Piłat dalej starał się uratować Jezusa. „Ale Żydzi zawołali, mówiąc: ‚Jeżeli zwolnisz tego człowieka, nie jesteś przyjacielem Cezara. Każdy, kto się czyni królem, sprzeciwia się Cezarowi’” (Jana 19:12). W tym czasie władcą imperium rzymskiego był Tyberiusz, znany z tego, że skazuje na śmierć wszystkich podejrzanych o nielojalność — nawet wysoko postawionych urzędników. Piłat już wcześniej miał zatargi z Żydami, toteż nie chciał ryzykować dalszych tarć, a zwłaszcza oskarżenia o nielojalność. W słowach tłumu kryła się wyraźna groźba, której Piłat się wystraszył. Ugiął się pod naciskiem i zupełnie niewinnego człowieka kazał zawiesić na palu (Jana 19:16).
Podsumowanie
Po przeanalizowaniu ewangelicznych relacji o procesie Jezusa wielu znawców prawa dochodzi do wniosku, że była to parodia rozprawy sądowej. Alexander Taylor Innes napisał: „Cały ten proces rozpoczął się po północy, a zakończył koło południa, i w tym czasie zdążono nawet ogłosić oficjalny wyrok. Było to jawne pogwałcenie nie tylko prawa hebrajskiego, ale też wszelkich zasad sprawiedliwości”. A cytowany już wykładowca prawa podsumował: „Na każdym etapie tego procesu widać tak rażące błędy i tak skandaliczne nieprawidłowości, że jego końcowy wynik to zwykłe morderstwo w majestacie prawa”.

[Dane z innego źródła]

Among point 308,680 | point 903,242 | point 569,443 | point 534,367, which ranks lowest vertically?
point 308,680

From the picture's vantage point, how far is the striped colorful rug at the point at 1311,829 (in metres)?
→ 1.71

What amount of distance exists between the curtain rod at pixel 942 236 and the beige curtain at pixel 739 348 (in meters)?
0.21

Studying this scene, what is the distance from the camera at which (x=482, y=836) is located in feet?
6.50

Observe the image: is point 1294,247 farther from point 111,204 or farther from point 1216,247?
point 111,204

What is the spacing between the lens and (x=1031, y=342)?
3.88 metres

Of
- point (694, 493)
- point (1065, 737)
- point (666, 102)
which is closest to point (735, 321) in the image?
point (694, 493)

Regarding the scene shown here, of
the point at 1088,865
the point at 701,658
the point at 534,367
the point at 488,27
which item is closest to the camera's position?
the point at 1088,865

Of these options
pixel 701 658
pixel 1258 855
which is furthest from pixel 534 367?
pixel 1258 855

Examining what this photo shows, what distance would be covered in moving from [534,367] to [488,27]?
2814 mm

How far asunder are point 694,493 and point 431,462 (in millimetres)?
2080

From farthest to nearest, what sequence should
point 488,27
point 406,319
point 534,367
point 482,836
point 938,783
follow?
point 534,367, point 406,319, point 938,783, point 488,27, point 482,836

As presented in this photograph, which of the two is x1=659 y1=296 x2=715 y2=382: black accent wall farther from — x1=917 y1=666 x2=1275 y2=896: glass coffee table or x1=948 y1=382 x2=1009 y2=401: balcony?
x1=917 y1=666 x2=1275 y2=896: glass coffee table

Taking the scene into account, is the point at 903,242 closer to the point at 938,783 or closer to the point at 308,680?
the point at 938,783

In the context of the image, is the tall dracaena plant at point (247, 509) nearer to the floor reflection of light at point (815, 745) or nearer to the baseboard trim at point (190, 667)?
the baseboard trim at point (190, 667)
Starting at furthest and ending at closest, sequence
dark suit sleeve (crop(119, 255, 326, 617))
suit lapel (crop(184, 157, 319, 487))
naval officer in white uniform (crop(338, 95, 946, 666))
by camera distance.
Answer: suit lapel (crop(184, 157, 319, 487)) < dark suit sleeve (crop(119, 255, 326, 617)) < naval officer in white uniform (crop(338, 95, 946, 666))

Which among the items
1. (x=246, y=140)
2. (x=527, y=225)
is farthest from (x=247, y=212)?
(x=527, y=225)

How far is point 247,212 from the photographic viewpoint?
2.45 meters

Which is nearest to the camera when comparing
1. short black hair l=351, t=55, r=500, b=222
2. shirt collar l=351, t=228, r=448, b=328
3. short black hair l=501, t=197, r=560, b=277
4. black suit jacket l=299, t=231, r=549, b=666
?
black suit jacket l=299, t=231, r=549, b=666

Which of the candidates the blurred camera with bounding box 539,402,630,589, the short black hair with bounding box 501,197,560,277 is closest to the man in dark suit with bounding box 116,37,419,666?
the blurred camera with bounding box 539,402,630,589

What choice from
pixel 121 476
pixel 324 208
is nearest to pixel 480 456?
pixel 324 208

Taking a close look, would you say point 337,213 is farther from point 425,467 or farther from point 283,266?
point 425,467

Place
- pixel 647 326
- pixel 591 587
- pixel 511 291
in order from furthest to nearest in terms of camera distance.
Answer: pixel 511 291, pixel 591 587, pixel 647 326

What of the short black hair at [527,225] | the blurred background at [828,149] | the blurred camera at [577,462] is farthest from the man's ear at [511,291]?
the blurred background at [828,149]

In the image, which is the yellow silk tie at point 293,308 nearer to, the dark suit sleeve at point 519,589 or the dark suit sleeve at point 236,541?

Jezus był niewinny. Ale wiedział, że musi oddać życie, aby wybawić ludzi wiernych Bogu (Mateusza 20:28). Kierując się umiłowaniem sprawiedliwości, gotów był znieść rażąco niesprawiedliwe traktowanie podczas najbardziej haniebnego procesu w dziejach ludzkości. Zrobił to dla grzeszników takich jak my. Nigdy o tym nie zapominajmy.
[Przypisy]
a Zdarza się, że kościoły chrześcijaństwa wykorzystują ewangeliczne relacje o śmierci Jezusa, by rozbudzać nastroje antysemickie. Ale pisarze Ewangelii, sami będący Żydami, absolutnie nie mieli takich intencji.
b Bluźnierstwo obejmowało niegodne użycie imienia Bożego lub przypisanie sobie mocy bądź władzy należącej wyłącznie do Boga. Oskarżyciele Jezusa nie mieli żadnych dowodów na to, że się czegoś takiego dopuścił.
[Ramka i ilustracja na stronie 20]
Żydowskie przepisy prawne w I wieku
Żydowska tradycja ustna, utrwalona na piśmie w pierwszych wiekach n.e., nakazywała:
▪ W sprawach, w których może zapaść wyrok śmierci, najpierw należy wysłuchać argumentów za uniewinnieniem.
▪ Sędziowie mają robić wszystko, by ocalić oskarżonego.
▪ Sędziowie mogą się wypowiadać na korzyść oskarżonego, a nie przeciwko niemu.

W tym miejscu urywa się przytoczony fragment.